Krajevskij is billed as the ‘Lithuanian Bomber’ but there was no sign of his punching power as he back-peddled from the first bell to the last. He stayed on the back foot, took no chances, went the distance, got with his money and went home happy leaving McGinty frustrated.

“He was in there for one thing and one thing only,” he said.

“I caught him a good left in the first round and left him with a nasty cut. His eye was completely closed after the fourth so it would have been stopped.”

BRETT McGinty’s manager Ricky Hatton has transformed his body for his exhibition bout against Marco Antonio Barrera in Manchester on July 2.

The former world light-welterweight has been inactive for a decade but he returned to training for the face-off against the Mexican legend, a three-weight world champion who called time on his 67-7 career in 2011.

“He’s due to start sparring at the weekend,” McGinty explained.

“I’ll be going over in a couple of weeks and I’ll do a bit of training with him but to be fair he has fairly got the head down and he has shifted some weight and he’s shifted it fast. You could see a complete change in him.

“He went from living the lifestyle that he lived to being in complete fight mode for the last seven weeks. He’s taking it very seriously and he’s doing a full 12-week camp. Nobody knows what Ricky Hatton has left but whatever’s there he’ll get himself in the best shape possible to produce it.”

THE power of Cuba’s Erislandy Lara proved to be too much for Cork’s Gary ‘Spike’ O’Sullivan in Boston on Saturday night.

The 37-year-old Rebel County favourite was given little chance of beating of WBA regular middleweight champion Lara but had no hesitation in taking his first world title fight. Lara proved to be too sharp and he dropped the Celtic Warriors fighter in the fourth round, before the referee stepped in to call a stop to the contest in the eighth.

O’Sullivan earned his shot by mixing in elite company with the likes of Billy Joe Saunders and Chris Eubank Jr and will now take stock after the third defeat in his last six.
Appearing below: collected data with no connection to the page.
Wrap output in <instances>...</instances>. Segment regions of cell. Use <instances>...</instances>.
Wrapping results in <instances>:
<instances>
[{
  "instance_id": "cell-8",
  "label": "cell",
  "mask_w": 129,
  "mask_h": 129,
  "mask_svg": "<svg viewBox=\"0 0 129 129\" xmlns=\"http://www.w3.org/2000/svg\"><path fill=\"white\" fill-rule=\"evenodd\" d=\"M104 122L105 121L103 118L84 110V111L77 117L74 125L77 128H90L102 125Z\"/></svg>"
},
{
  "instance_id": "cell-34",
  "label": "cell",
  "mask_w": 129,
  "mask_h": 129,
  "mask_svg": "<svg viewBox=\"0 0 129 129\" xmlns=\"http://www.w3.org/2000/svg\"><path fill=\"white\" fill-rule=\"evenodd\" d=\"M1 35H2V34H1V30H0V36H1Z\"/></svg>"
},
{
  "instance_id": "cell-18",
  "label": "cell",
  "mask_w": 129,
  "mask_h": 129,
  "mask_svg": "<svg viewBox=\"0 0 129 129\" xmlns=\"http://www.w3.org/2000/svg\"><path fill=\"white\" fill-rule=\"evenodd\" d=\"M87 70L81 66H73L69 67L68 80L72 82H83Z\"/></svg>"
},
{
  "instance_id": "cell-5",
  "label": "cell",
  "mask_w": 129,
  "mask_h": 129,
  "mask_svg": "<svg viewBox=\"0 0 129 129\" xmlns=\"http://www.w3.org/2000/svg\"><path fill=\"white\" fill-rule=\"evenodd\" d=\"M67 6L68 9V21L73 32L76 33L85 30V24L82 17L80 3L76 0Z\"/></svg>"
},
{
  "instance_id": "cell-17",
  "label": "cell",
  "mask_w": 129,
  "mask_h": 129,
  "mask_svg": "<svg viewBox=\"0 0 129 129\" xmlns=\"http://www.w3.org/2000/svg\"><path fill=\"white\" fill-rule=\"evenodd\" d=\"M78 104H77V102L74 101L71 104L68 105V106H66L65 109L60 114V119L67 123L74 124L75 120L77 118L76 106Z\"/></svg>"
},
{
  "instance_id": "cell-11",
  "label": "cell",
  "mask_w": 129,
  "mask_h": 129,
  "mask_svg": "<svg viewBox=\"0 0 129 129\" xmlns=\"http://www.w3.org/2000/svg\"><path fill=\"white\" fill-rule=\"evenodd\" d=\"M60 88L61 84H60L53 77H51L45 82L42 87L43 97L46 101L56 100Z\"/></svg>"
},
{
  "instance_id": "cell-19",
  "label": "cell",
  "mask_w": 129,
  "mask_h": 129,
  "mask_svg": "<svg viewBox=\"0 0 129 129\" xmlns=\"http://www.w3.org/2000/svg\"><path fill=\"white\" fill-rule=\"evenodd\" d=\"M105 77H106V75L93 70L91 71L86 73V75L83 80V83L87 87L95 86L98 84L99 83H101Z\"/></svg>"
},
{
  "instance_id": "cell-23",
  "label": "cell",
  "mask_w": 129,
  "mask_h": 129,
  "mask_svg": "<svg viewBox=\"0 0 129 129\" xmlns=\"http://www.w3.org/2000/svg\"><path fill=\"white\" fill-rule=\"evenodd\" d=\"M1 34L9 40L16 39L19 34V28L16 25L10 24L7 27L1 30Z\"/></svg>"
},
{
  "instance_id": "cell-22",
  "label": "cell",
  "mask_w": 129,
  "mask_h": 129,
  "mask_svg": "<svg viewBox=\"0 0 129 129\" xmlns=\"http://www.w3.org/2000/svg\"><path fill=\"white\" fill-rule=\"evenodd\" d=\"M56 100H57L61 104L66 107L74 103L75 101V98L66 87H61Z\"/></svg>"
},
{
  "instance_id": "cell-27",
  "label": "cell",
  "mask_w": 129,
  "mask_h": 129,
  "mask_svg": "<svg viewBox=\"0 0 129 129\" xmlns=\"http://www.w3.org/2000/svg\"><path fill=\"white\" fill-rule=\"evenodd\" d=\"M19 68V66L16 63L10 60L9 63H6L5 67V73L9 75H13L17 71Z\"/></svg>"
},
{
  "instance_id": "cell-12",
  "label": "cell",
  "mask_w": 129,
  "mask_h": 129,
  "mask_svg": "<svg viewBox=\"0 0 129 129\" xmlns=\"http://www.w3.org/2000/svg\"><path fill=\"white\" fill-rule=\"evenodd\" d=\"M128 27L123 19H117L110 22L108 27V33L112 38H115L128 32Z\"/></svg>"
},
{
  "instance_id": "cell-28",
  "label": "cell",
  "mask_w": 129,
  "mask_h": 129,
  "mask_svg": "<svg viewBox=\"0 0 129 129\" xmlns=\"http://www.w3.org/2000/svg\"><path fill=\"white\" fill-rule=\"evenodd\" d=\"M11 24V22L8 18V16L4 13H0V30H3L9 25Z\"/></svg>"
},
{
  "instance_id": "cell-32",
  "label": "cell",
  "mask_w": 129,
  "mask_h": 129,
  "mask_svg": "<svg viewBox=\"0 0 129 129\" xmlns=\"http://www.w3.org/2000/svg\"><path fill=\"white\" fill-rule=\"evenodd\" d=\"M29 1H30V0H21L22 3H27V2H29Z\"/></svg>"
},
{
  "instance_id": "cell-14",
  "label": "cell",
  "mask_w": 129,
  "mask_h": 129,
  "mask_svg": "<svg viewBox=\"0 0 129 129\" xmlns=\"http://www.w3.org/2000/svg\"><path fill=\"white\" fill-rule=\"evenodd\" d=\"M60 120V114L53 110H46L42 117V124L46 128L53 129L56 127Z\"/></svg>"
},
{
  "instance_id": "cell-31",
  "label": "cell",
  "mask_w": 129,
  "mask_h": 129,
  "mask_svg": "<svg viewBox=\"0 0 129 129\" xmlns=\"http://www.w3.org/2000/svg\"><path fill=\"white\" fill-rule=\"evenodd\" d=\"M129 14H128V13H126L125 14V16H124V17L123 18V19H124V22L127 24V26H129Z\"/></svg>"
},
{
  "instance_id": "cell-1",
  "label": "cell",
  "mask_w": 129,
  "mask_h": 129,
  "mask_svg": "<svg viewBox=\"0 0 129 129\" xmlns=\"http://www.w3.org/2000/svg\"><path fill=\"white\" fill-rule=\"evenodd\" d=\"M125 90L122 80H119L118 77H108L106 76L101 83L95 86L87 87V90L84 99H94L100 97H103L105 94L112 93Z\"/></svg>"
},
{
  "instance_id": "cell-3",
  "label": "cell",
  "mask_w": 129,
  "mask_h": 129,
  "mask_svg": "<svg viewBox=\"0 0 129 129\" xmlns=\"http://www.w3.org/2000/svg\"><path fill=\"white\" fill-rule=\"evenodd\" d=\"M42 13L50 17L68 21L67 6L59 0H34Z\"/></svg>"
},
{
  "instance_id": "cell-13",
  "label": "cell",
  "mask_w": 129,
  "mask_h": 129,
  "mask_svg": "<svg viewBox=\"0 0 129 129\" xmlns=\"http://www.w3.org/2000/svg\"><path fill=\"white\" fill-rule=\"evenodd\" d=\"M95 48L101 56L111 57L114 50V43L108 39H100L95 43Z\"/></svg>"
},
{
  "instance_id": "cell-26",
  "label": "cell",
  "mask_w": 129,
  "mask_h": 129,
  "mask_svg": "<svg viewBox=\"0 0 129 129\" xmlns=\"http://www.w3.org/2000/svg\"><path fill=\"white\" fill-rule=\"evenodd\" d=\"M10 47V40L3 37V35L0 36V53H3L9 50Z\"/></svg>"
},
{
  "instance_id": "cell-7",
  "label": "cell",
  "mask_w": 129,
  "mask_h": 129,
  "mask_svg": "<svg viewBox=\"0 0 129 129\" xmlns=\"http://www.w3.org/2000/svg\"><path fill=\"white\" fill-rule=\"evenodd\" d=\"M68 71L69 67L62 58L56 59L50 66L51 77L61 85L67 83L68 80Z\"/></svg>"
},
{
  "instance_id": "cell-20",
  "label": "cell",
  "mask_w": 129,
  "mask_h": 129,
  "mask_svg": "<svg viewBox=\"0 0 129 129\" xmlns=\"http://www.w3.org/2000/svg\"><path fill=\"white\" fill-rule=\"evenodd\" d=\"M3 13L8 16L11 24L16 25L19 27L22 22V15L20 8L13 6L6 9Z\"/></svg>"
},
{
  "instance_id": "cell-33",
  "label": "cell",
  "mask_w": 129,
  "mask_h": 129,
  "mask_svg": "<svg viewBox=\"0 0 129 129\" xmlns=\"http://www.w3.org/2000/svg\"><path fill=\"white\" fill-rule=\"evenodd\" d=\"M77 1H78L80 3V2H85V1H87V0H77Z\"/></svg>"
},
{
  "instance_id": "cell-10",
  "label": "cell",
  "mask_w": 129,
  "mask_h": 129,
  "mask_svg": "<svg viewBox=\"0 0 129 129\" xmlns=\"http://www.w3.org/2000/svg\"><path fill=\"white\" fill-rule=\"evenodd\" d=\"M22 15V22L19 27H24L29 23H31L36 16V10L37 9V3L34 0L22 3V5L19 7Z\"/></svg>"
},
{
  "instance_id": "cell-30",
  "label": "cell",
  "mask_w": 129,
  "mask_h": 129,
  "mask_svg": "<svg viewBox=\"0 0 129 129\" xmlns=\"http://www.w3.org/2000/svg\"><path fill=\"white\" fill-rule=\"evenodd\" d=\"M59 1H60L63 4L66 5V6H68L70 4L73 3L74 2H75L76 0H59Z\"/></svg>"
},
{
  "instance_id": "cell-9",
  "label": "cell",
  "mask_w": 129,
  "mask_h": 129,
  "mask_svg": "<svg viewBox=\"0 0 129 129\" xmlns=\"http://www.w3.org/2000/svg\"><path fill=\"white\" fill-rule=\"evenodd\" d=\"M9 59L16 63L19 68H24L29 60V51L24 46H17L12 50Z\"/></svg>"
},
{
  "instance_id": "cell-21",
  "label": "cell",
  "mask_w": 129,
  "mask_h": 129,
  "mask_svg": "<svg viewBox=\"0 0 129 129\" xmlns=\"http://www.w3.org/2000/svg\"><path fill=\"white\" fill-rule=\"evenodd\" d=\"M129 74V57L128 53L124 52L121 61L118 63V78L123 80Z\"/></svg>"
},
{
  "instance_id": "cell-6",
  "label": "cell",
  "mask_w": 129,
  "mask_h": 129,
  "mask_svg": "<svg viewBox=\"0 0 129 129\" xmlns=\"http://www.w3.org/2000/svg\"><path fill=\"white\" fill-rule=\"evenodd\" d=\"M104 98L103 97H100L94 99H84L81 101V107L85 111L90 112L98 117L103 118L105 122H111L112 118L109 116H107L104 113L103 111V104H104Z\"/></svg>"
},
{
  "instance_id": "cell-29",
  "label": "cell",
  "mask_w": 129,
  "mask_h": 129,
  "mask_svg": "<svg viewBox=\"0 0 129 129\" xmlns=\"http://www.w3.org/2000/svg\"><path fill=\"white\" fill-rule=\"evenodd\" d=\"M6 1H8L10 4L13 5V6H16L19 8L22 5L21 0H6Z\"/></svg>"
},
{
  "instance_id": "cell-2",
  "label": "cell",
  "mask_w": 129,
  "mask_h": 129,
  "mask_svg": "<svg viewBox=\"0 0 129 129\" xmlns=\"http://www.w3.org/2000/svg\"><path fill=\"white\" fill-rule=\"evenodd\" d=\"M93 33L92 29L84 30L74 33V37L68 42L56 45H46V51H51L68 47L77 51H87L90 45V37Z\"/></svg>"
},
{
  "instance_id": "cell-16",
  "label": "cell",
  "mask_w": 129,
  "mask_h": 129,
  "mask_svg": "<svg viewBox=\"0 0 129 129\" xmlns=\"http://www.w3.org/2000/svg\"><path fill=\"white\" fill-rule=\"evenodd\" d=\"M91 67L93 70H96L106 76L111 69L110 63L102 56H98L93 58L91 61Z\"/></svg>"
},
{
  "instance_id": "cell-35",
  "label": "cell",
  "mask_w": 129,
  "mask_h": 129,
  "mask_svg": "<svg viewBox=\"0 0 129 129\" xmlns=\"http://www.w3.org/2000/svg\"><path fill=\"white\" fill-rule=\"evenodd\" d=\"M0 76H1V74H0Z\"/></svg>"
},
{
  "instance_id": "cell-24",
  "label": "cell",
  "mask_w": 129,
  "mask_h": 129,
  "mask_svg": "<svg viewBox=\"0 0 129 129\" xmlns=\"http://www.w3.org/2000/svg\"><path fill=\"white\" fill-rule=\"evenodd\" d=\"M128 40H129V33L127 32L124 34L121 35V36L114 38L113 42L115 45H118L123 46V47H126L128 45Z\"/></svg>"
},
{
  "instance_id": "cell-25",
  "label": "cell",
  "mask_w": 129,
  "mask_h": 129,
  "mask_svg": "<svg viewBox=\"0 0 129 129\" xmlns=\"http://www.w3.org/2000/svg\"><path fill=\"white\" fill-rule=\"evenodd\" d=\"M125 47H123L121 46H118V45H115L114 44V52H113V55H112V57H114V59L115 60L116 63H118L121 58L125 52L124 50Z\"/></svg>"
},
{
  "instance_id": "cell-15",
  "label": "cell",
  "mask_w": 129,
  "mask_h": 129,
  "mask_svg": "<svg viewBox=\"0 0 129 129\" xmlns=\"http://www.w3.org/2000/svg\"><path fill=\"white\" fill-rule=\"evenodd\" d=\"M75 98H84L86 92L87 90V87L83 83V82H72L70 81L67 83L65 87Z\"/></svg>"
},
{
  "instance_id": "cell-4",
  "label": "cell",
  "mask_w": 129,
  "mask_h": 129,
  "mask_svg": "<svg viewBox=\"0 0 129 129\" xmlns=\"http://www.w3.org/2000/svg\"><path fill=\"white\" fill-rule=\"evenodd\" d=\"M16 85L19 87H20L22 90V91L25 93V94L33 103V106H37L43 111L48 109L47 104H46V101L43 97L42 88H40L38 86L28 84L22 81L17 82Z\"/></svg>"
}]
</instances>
Meanwhile, Lara, who previously held the WBA (super) light-middleweight title will now chase a fight with Gennady Golovkin, the WBA’s current (super) middleweight champion.

GEORGE Kambosos junior and Devin Haney fight for the undisputed lightweight crown at Marvel Stadium, Melbourne on Saturday night.

Unified champion Kambosos (20-0) and WBC king Haney (27-0) are set to do battle in one of the biggest boxing matches in Australian history and local favourite Kambosos, who dethroned Teofimo Lopez in his native New York last November, is typically confident.

"This is amazing, this is what the sport is about and I made this happen,” he told his opponent at the weekend.

“I chose the biggest fights possible. I took out Teofimo Lopez. Obviously, this guy (Haney)... I was prepared to fight Lomachenko. That was done. He couldn't make it because of the (Ukraine) war. No problem, Devin, wanna step up? And he did, OK, but he was forced into this. He's not my mandatory.

"I could've fought anyone. I could've fought the garbageman outside if I wanted to, but I chose you. You're not my mandatory. I picked you. You're here and everything is a go for Sunday.”

Haney countered: “There's nothing he can do in the ring that's better than me, and I will show it on fight night. I take nothing away from him. I think that he's a good fighter, but I just think I'm on a whole different level.”